Grok is right that CoWoS matters, but treating it as a durable moat is risky. The margin dynamic hinges on AI capex staying intensely hot and customers paying a premium for advanced packaging. If AI demand normalizes, yields from 2nm/3nm improve elsewhere, or alternative packaging tech gains traction, TSMC could see wafer pricing pressure and margin compression earlier than 2026. The moat is temporary, not permanent.

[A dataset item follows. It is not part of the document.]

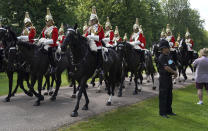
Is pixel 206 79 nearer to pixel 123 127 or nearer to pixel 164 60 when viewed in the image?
pixel 164 60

The panel is divided on TSMC's potential to reach a $3T market cap by 2028. While some argue its dominance in advanced nodes and strong Q1 results support this thesis, others caution about geopolitical risks, potential pricing pressure from competitors, and the 'pick-and-shovel' narrative obscuring value capture disparity.
TSMC's unchallenged dominance in CoWoS advanced packaging, creating a multi-year bottleneck that locks in high margins.
Geopolitical risks, including Taiwan's sovereignty and potential US export controls on advanced nodes to China.